Matthias Wunderlin (47) ist seit Januar 2019 Marketing-Chef der Migros. Zuvor leitete er die Direktion Handel Digital. Von 2007 bis 2013 führte er den Migros-Möbelfachmarkt Micasa und ein Jahr lang zusätzlich Do it + Garden. Er ist verheiratet, hat drei Kinder und wohnt in Zürich.

Wie kaufen Sie persönlich in normalen ­Zeiten ein?
Relativ häufig. Auch wir machen den ­grossen Wochenendeinkauf nicht mehr, sondern kaufen jeden oder jeden zweiten Tag ein. Entweder hier am Limmatplatz (Sitz des Migros-Genossenschafts-­Bundes und Arbeitsort von Matthias Wunderlin, Anmerkung der Redaktion) oder zu Hause in Höngg. Viel Frisches, viel Bio. Und viel Wiederholung, da bin ich wie die meisten anderen Konsumenten.

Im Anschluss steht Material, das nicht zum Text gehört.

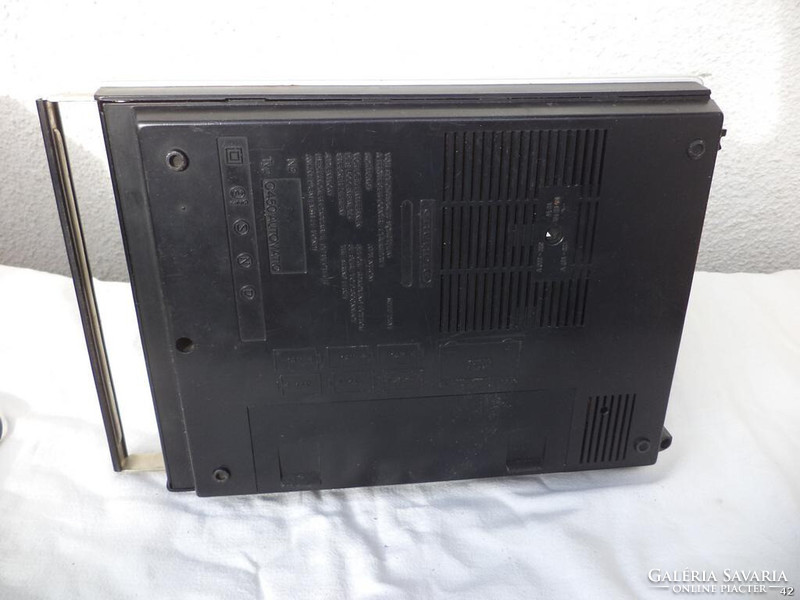 Grundig C450 retro kazettás magnó (1337)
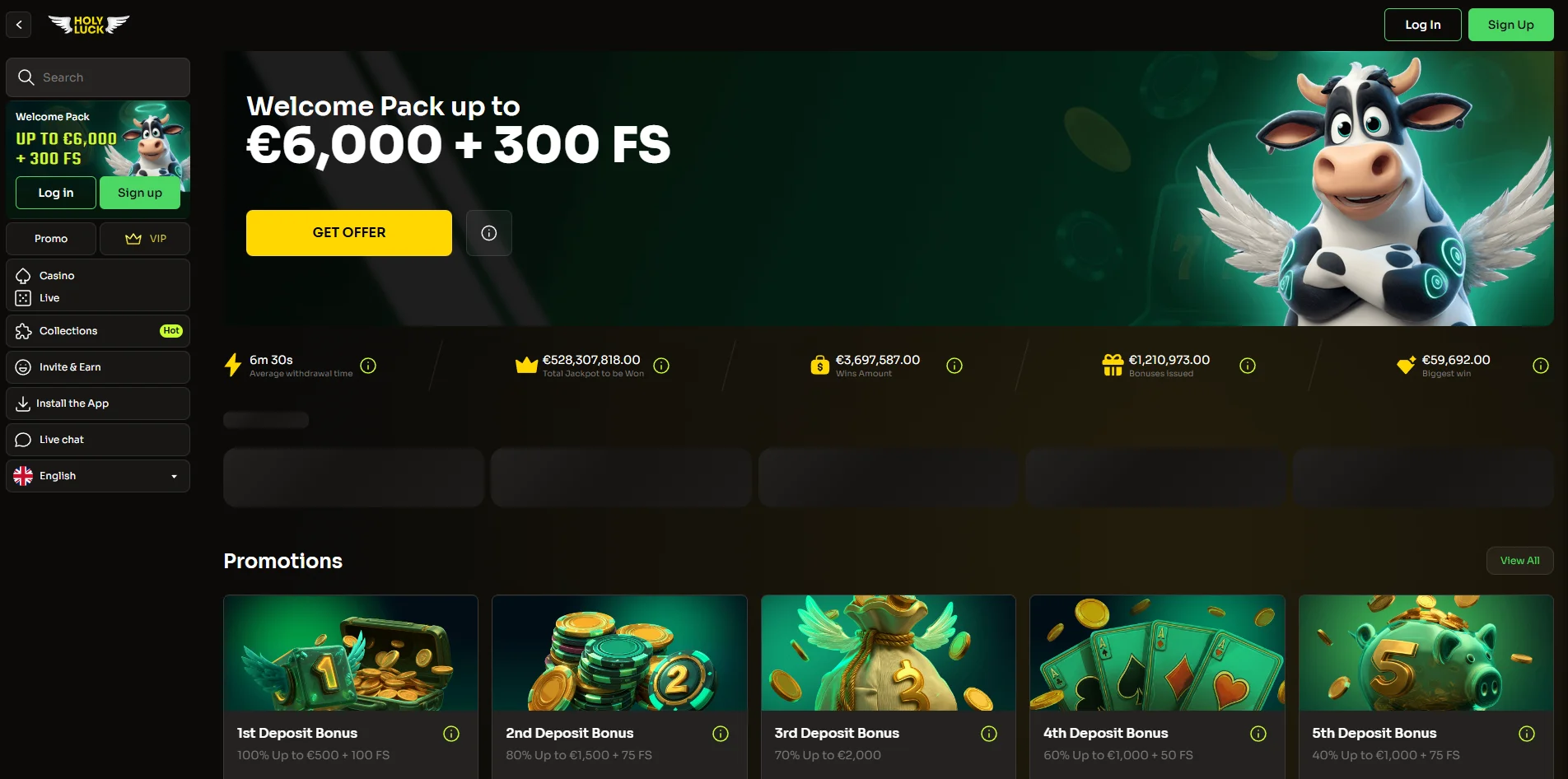 What is Holyluck Casino?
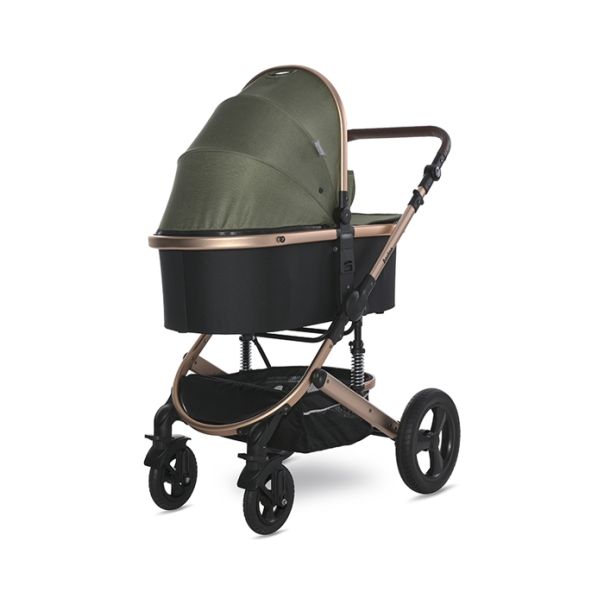 LORELLI Kolica za bebe 2u1 Boston Loden, zelena - 10021832383A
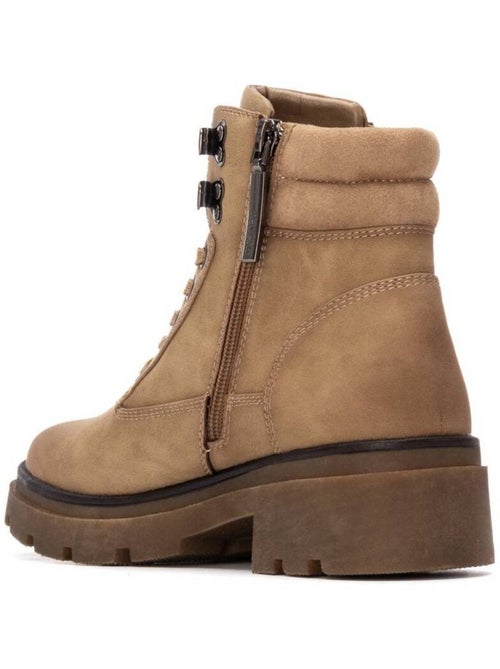 Bottines femme à lacets - Kiabi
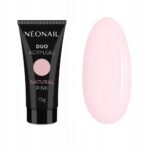 NEONAIL,DUO ACRYLGEL Starter Set for building/extending nails, 15 ,g,DUO ACRYLGEL Zestaw startowy do budowania/przedłużania paznokci, 15,g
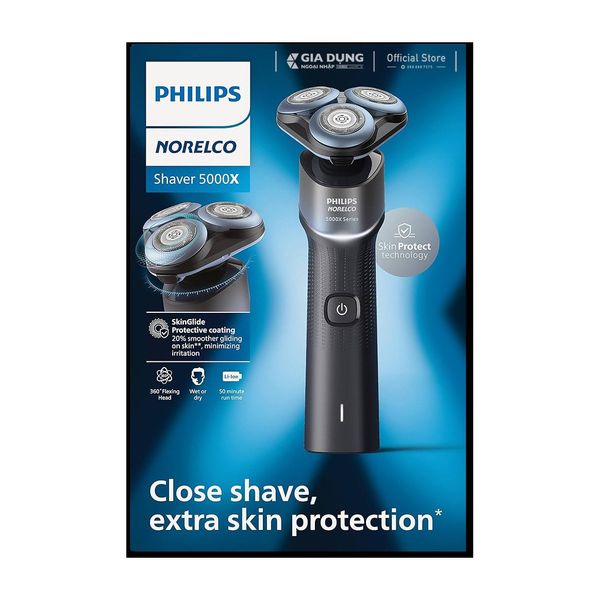 Máy cạo râu khô và ướt Philips X5006/00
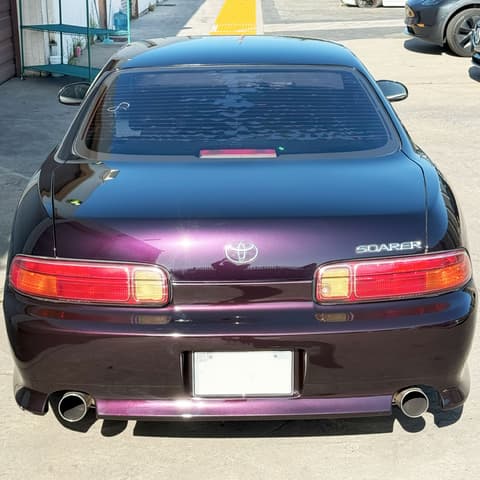 1991 Toyota Soarer JDM car for sale — photo 14 of 25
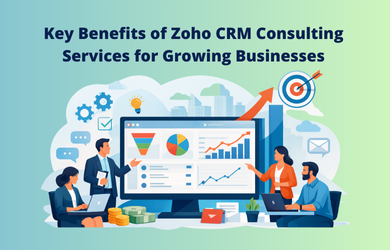 Benefits of Zoho CRM Consulting Services
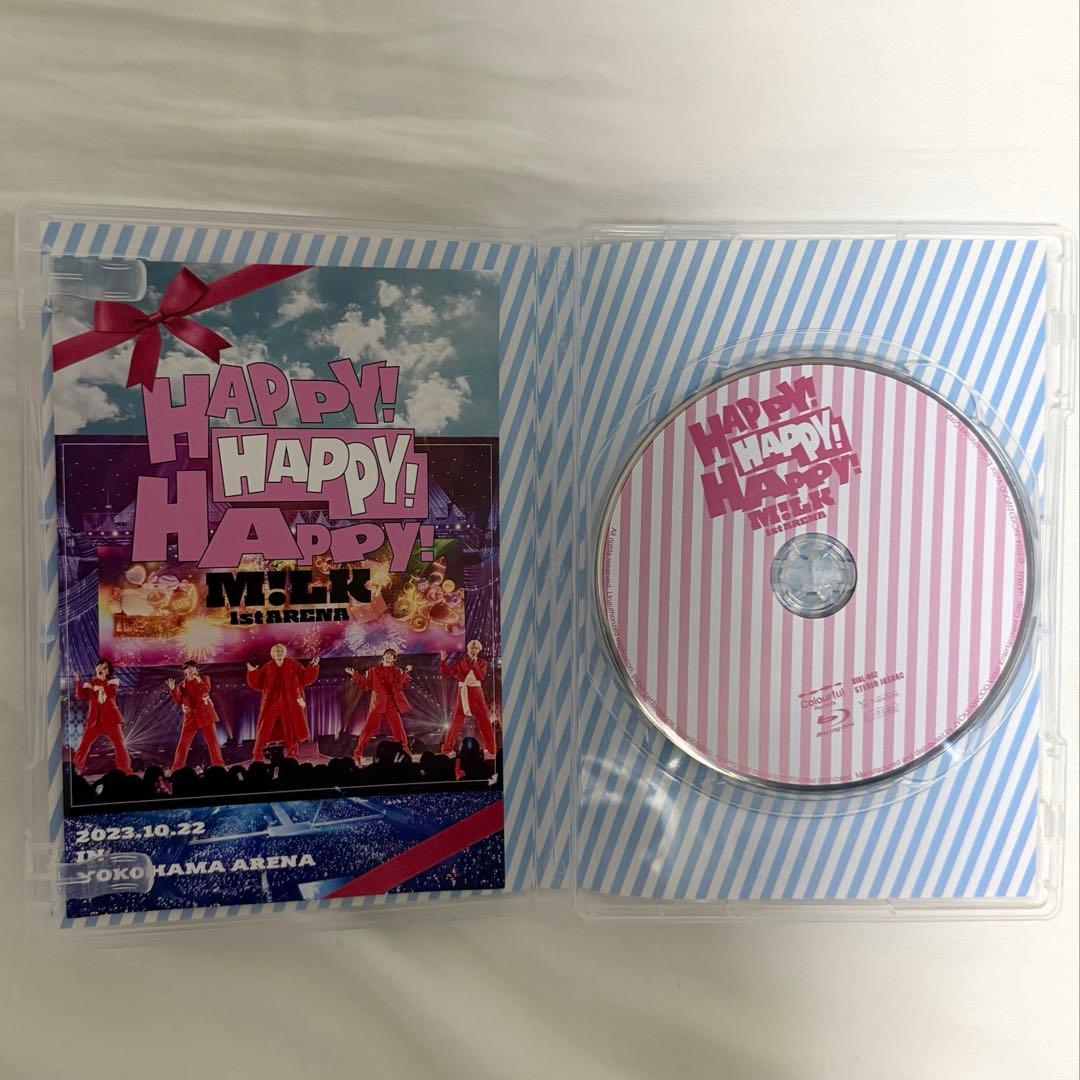 M!LK HAPPY! HAPPY! HAPPY! 通常盤 Blu-ray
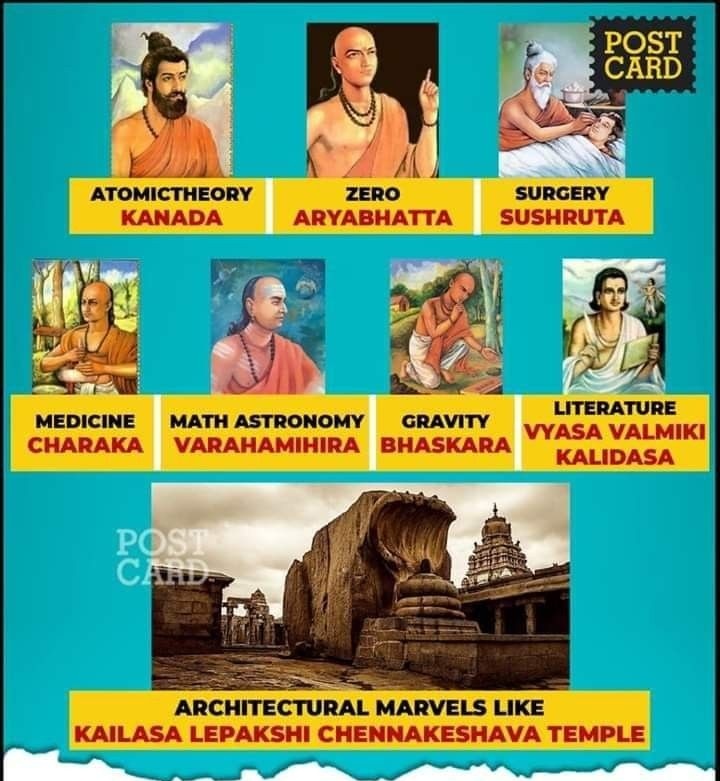 mamatarsingh's tweet image. And they say...
'Mughals made India rich' 😂😂

Just look at some of the unbeatable contributions  by our scholars..!! 👇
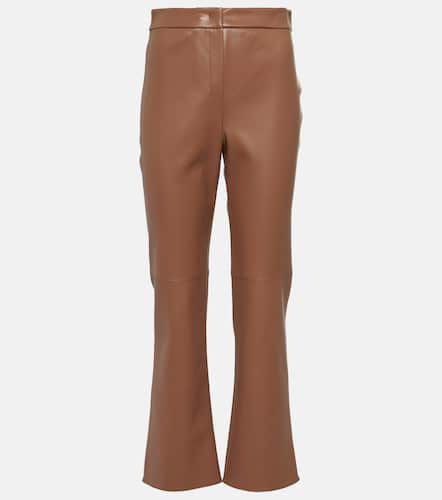 Sublime faux leather flared pants - 'S Max Mara - Modalova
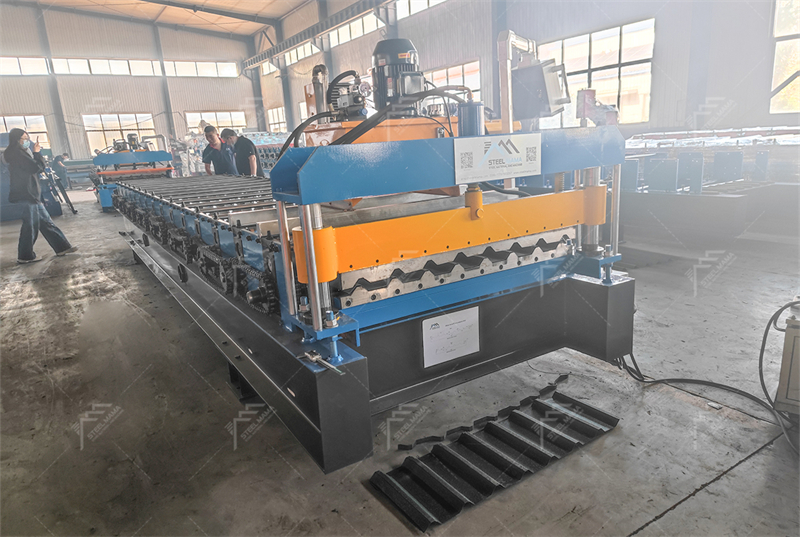 Trapezoidal Sheet Forming Machine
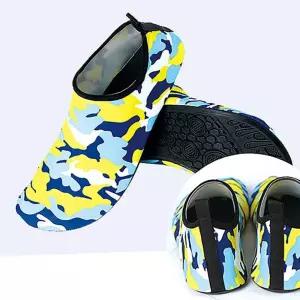 R28 아쿠아 슈즈 옐 밀리터리 250 255mm 물놀이 신발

Seit Anfang 2019 stehen Sie als Marketing-Chef dem grössten Departement der Migros vor. Wie gefällt Ihnen die Arbeit, wenn Sie nicht gerade in einer Filiale sind?
Es war mir immer wichtig, etwas zu tun, was mich selbst auch betrifft. Lebensmittel, Einkaufen, das sind Themen, die alle kennen, zu denen jeder eine Meinung hat, über die man mit jedem diskutieren kann. Hinzu kommt, dass die Migros einfach ein tolles Unternehmen ist. Mit einer ausgeprägten Kultur, nicht abgehoben, bodenständige gute Leute. An so einem Ort arbeite ich gerne, mit viel Energie und kann auch etwas Positives beitragen. 

Sie sind Teil des Generationenwechsels in der Generaldirektion um ­ Fabrice Zumbrunnen. Wie ist die ­Zusammenarbeit?
Ich empfinde sie als hervorragend.  Wir diskutieren kontrovers und offen, am Schluss vertreten wir eine gemeinsame Meinung. Die Frage, wie man als  Team funktioniert, wird für mich mit zu­nehmendem Alter immer wichtiger. ­Wichtiger sogar als der Arbeitsinhalt.

Eine letzte Frage: Man sieht Sie ab und zu in Turnschuhen und Jeans im Büro. Wie kommt das in der ­Generaldirektion an?
Die Sache ist die: Ich fahre sehr gern Velo. In der Stadt bin ich damit schneller. Und da gibt es einfach Kleidung, die praktischer ist als ein Anzug (lacht).